Dreh- und Angelpunkt des Projektes zur Gewaltprävention ist ein gegenseitiger respektvoller Umgang. Dafür lernen die Grundschüler vier einfache Regeln: Stopp zu sagen, für sich selbst zu sprechen, achtsam mit sich und anderen umzugehen sowie eigene Fehler und die der Mitschüler zu akzeptieren. „Unsere Schüler haben diese Regeln total verinnerlicht und leben sie im Schulalltag“, erklärte Ulrike Heine, Lehrerin an der Auschule Steinwedel, an der das Projekt in Lehrte gestartet ist. Im Jahr 2017 wurde „I can do“ auf die Albert-Schweitzer-Schule ausgeweitet, in diesem Jahr kam noch die Grundschule An der Masch dazu. Mehr als 1.000 Grundschüler haben das Projekt mittlerweile durchlaufen.

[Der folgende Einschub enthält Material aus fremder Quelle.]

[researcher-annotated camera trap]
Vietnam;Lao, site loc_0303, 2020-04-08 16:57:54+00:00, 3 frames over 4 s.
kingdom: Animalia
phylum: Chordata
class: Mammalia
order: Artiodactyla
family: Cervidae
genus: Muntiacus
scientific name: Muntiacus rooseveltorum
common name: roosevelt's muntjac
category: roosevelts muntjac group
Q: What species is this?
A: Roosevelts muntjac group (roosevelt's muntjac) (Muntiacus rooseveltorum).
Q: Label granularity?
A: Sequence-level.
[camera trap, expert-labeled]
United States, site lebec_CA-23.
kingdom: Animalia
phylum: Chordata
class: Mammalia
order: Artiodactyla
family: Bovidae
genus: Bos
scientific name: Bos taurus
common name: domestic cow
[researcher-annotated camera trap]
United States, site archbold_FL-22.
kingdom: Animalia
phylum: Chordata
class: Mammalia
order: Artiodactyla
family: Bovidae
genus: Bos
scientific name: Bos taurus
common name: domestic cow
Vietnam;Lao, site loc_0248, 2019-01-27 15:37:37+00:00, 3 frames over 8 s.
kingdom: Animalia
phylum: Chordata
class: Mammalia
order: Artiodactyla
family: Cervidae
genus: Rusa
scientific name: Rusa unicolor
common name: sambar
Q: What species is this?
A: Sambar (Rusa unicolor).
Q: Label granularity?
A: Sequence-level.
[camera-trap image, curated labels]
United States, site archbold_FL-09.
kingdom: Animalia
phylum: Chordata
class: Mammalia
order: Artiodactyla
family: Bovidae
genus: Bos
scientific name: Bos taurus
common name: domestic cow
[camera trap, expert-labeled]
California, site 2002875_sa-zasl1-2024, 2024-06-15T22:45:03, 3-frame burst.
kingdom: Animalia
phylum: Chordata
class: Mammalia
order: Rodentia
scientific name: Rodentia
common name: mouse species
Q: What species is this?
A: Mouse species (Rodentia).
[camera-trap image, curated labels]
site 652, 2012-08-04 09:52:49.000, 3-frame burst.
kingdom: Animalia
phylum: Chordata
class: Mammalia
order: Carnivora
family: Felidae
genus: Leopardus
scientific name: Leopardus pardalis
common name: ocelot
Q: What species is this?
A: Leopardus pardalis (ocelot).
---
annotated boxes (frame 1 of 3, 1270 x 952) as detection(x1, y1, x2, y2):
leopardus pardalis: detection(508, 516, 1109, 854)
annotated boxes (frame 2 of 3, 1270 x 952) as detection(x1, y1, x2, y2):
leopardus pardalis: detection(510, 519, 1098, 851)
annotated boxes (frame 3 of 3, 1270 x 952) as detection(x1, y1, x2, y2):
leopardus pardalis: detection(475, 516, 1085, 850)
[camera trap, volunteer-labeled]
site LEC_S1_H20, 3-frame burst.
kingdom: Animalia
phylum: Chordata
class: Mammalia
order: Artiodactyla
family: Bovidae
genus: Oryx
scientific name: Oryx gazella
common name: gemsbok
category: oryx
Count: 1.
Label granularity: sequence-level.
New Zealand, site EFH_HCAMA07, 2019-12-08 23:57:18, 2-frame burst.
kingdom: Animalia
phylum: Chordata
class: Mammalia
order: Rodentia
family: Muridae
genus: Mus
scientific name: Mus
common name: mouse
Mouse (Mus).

„Klasse, wenn die Wirtschaft einspringt“

Teamarbeit gefragt: Die Kinder suchen gemeinsam nach Lösungen. Quelle: Katja Eggers

Helma hatte das Projekt von Anfang an mit mehreren großzügigen Spenden unterstützt. Mit der erneuten Spende kann die Arbeit zur Gewaltprävention nun fortgesetzt werden. Viele Kommunen hätten für solche Projekte mittlerweile zu wenig Geld. „Wenn dann die Wirtschaft einspringt, ist das richtig klasse – das erleben wir nicht oft“, betonte Zajonc. Auch Beate Forgber, Leiterin der Albert-Schweitzer-Schule, bestätigte, dass Projekte oftmals an der Finanzierung scheiterten. Umso mehr freuten sich Stadt und Schule, als Janssen auch für die Zukunft weitere Spenden zusagte. „Dass das Geld hier gut investiert ist, spüren wir seit Jahren“, sagte er.